Baseball has the Little League World Series and soccer has its plethora of international youth tournaments.

Now count basketball as among the sports determining worldwide youth champions through its Jr. NBA World Championship tournament this summer.

And the local Santa Fe Thunder program has landed a coveted slot in the 14-under boys south regional that will be played June 15-17 in Frisco, Texas.

The team comprised of local players who will be entering their freshman seasons in the fall will go up against teams from Arkansas, Louisiana, Oklahoma and Texas. It is one of eight regions across the United States, with the winners of each regional tournament ultimately joining winners from eight international competitions Aug. 7-12 at the ESPN Wide World of Sports Complex near Orlando, Fla.

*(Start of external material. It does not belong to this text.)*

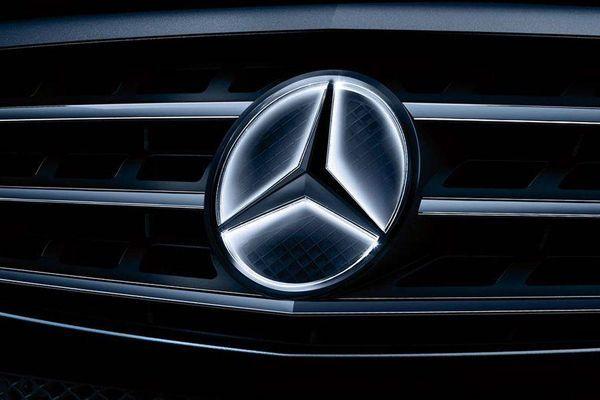 อย่างหรู Mercedes-Benz นำเสนอโลโก้ดาวสามแฉกแบบเรืองแสง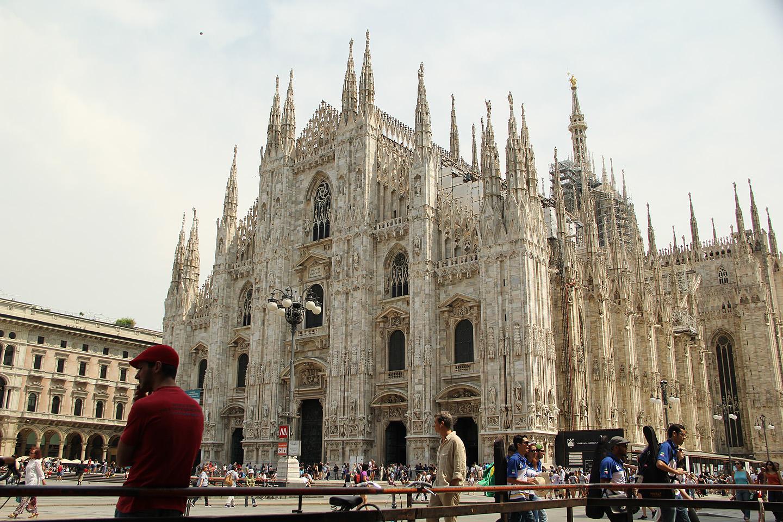 Milano katedraal oli kohustuslik turistiobjekt. Nähtud. Emotsioone ei tekitanud, sest no kes Kölni katedraali näinud, siis Milano oma on ikka poisike. Ilus maja, aga ei mingit wow-efekti....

“The Jr. NBA World Championship represents another significant step in our effort to get more engaged in grassroots basketball,” NBA Commissioner Adam Silver said on the event’s website. “In addition to great competition on the court, the tournament will showcase ways to promote the values of our game and advance health and wellness of young players.”

A relatively new youth basketball organization, the Thunder is a bit different from most Amateur Athletic Union squads in that the players are thoroughly local, northern New Mexico athletes, said coach Jason R. Mossman.

The majority of his players are scheduled to attend Santa Fe High School next season, although some players will be going to Española Valley, Capital and even one, Bruce Brewer Jr., who saw quite a bit of varsity playing time with the New Mexico School for the Deaf, averaging 8.7 points and 6.0 assists as an eighth-grade starter.

Mossman, who regularly educates himself on the latest coaching techniques through USA Basketball, said that was the link that got the process for the NBA tourney started.

“They emailed about six weeks ago, asked me to consider putting in an eighth-grade boys team,” he said. “We knew it was put on by the NBA, sponsored by the NBA to help develop the kids. We knew it was a long shot but I filled out an application and I figured we’ll take a shot at it. We put our bios in and two weeks after that we were notified that we were selected to participate in the South Regional. It’s the culmination of a lot of effort of the players and the families and the coaches in the program.”

Unlike many club entities, the Thunder, which also has seventh-grade teams for both boys and girls, tries to keep costs as low as possible for its families, using communitywide fundraising efforts – such as golf tournaments – to offsets costs.

“We don’t charge families for participating in the program,” Mossman said. “A lot of clubs charge dues, but we have diverse demographics and financial incomes in Santa Fe and northern New Mexico. We do our best so that families aren’t charged for that kind of stuff. That’s why we have such a loyal group of players.”

It doesn’t hurt that the teams have seen success based on a formula of consistency and hard work, said Mossman, a retired U.S. Air National Guard veteran who saw active duty tours overseas.

Along with fellow coach Ray Vigil, he tries to educate his players about the values inherent in his service.

“Integrity, excellence in all you do and service before self,” said Mossman, who now works at the Los Alamos National Laboratories as IT division leader. “We try to instill that in the children. And the classroom comes first. When they do fall behind, I offer tutoring as much as I can. I think the kids are very eager to come in and show me their grades. They’re proud to show me all As and Bs or straight As.”

As for succeeding against bigger programs with deeper talent pools, the coach is realistic.

“We have some really hard work ahead of us,” Mossman said. “But our boys are definitely up for the challenge.”